Вот те на! Невероятно. Непостижимо. Немыслимо. Невозможно.
Еще вчера — вчера все было прекрасно.
И вдруг ни с того ни с сего этот человек стал канцлером.
— Он даже не получил большинства! — твердил Вольфганг за ужином в тот кошмарный вечер. — Ублюдок отставал!
Так и было. Они даже слегка расслабились. Он донимал их весь прошлый год. Этот человек. В 1932-м месяц за месяцем всякий газетный заголовок извещал о приближении этого человека к дверям семейства. Он надвигался, точно зловещий средневековый вурдалак. Но потом отступил. Электорат его зачах. Геббельс уже выказывал отчаяние. Кризис миновал.
— А теперь из-за кучки трусливых засранцев и дряхлого пиздюка Гинденбурга он получил шанс. Блядство! Натуральное блядство!
Мальчики подняли головы — во взглядах читалось веселое изумление.
— Вольф! За столом! — Фрида грохнула стаканом с водой, утаивая страх. — При детях…
Вольфганг пробурчал извинение и, кусая губы, стиснул в руке очередной стаканчик шнапса.

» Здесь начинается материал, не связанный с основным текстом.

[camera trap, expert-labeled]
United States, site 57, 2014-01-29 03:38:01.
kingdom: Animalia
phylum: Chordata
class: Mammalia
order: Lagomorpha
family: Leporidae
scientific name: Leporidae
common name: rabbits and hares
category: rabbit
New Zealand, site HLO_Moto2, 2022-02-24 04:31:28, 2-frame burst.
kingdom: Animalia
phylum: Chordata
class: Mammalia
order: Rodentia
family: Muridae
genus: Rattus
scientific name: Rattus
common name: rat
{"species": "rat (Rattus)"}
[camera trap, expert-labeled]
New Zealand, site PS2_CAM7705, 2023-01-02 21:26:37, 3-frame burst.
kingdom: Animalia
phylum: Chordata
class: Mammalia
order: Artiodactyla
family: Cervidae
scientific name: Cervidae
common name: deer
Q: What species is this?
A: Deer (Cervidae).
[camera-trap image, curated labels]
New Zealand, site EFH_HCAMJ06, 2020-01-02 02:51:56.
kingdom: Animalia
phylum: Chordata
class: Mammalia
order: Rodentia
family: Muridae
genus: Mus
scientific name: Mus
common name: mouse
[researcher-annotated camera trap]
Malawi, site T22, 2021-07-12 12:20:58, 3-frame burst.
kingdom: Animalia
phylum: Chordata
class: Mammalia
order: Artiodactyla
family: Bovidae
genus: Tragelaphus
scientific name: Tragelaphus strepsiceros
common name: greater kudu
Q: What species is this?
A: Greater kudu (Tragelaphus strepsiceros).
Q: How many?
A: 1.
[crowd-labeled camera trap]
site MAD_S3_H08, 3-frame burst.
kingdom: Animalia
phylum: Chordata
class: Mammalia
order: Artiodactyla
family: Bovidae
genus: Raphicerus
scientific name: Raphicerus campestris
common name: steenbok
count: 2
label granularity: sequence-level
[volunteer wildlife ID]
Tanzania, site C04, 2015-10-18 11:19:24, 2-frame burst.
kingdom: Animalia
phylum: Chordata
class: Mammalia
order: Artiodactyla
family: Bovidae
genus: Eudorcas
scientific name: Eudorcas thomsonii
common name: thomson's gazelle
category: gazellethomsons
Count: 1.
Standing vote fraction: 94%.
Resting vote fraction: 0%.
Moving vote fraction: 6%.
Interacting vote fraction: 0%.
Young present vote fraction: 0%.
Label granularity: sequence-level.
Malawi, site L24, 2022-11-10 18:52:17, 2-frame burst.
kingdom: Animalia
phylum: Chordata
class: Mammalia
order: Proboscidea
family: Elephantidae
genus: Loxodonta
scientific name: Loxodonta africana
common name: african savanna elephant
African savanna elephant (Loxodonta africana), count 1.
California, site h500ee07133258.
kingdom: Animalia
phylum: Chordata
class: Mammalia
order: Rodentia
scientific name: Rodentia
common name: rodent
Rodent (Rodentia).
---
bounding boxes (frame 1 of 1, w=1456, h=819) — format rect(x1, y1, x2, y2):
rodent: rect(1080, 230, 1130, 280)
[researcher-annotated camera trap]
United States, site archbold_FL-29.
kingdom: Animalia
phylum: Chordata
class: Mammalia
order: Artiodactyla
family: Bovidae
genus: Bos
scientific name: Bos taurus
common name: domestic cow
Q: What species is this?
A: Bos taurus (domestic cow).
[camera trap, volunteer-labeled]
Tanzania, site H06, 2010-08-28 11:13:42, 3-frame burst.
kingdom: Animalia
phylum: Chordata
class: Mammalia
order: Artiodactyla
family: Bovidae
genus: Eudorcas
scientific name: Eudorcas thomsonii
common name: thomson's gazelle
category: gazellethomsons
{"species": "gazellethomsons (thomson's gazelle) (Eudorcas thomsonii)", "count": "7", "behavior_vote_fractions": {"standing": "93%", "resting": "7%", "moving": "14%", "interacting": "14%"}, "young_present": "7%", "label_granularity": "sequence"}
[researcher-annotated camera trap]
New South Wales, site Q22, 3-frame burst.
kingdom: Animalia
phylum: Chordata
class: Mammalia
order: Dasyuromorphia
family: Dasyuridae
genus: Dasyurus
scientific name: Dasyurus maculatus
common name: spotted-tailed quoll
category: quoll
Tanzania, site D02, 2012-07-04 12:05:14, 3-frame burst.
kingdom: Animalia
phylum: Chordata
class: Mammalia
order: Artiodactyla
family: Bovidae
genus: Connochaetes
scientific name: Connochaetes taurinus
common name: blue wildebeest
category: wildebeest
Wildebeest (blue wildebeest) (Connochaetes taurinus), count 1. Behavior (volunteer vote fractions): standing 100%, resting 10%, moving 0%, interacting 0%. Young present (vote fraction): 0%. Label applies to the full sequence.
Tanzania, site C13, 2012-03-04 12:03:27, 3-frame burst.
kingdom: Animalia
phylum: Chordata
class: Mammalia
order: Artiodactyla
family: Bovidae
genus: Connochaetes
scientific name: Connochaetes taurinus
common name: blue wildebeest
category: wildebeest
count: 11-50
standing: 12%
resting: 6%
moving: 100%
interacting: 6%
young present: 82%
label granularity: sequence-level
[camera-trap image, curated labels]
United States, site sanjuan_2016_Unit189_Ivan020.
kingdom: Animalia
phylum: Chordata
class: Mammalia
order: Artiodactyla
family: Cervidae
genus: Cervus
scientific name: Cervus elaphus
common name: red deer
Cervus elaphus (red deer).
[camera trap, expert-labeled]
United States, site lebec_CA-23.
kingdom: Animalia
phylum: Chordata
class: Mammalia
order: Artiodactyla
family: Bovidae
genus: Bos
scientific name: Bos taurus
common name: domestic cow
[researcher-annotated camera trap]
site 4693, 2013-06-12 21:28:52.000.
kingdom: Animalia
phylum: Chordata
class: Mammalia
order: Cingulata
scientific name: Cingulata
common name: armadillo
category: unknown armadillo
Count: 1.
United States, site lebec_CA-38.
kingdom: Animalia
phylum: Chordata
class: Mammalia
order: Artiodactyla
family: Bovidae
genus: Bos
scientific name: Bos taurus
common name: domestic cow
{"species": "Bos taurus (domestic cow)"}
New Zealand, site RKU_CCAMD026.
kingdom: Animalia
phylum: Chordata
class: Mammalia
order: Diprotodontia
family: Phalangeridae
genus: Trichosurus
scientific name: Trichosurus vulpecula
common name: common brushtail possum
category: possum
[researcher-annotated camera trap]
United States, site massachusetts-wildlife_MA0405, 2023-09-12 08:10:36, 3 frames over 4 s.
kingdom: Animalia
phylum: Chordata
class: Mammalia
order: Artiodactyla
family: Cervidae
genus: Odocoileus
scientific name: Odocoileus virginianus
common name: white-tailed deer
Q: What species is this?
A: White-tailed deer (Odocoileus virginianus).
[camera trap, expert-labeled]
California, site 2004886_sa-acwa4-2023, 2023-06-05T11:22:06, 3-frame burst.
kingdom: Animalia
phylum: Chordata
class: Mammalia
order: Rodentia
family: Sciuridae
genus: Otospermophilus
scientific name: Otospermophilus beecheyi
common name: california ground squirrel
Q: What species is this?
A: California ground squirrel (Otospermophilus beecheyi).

— Ничего, мам, — с полным ртом проговорил Отто. — Я тоже считаю, что Гинденбург пиздюк.
Фрида перегнулась через стол и впервые в жизни отвесила ему оплеуху.
— Никогда не смей сквернословить! Чтоб я не слышала…
Слезы не дали ей закончить.
— Прости, мам. — Отто был потрясен не меньше. — Так мне и надо.
— Нет, это ты меня прости. Сама не знаю, как это вышло.
— Да ладно, ерунда.
Фрида обошла стол и обняла сына.
— Вот что уже сотворил с нами этот ужасный человек.
Некоторое время они молча ели. Фасолевый суп с хлебом. На второе — холодная говядина со свеклой.
— Надеются на сделку! — не выдержал Вольфганг, переламывая хлеб, будто нацистскую шею. — Сделка! С Гитлером!
— Пожалуйста, Вольф, давай не будем за едой.
Пауль просматривал вечернюю газету, сообщавшую о формировании нового кабинета министров.
— У нацистов всего лишь пара мест, — сказал он. — Тут пишут, что без согласия другой партии ему ничего не сделать. Может, герр фон Папен сумеет…
— Пропади они все пропадом! — перебил Вольфганг. — Фон Гинденбург, фон Папен, фон, мать его, Шлейхер… Думают, аристократическая приставка позволит управлять Гитлером. Будто они генералы и фельдмаршалы, а он — все тот же капрал… Ой, спасибочки, что пустили в канцлеры! Я послушный нацистик и сделаю, что прикажут! Не слышали его выступлений, что ли? Не видели его карманную армию? Хер им он будет слушаться!
— Вольф! Прекрати!
Потом из окна квартиры семейство наблюдало за факельным шествием, оранжевыми всполохами расцветившим вечернее небо. Ликующая колонна шла по городу.
К Бранденбургским воротам.
На сцену вновь вышла свастика, в 1920-м дебютировавшая на касках фрайкора. Теперь не белая, но черно-малиновая, она красовалась на тысячах стягов. А толпы зевак уже не молчали угрюмо, но заходились в истерической радости.
Напустив на себя будничное спокойствие, Фрида прибирала со стола.
— Не забудьте сделать уроки, — сказала она мальчикам. — А грязь с бутсов отскребите в цветочный ящик.
Вольфганг сидел у окна. Поглядывая на небо и шепотом матерясь, на укулеле он подбирал американскую новинку «Вновь вернулись счастливые дни». Перестань, попросила Фрида.
Иронию она уловила. Но ей было страшно. С полудня, когда объявили о приходе этого человека и он едва ли не впервые улыбнулся с газетных страниц, евреям не стоило привлекать к себе внимание. Укулеле звучный инструмент. А в доме тонкие стены.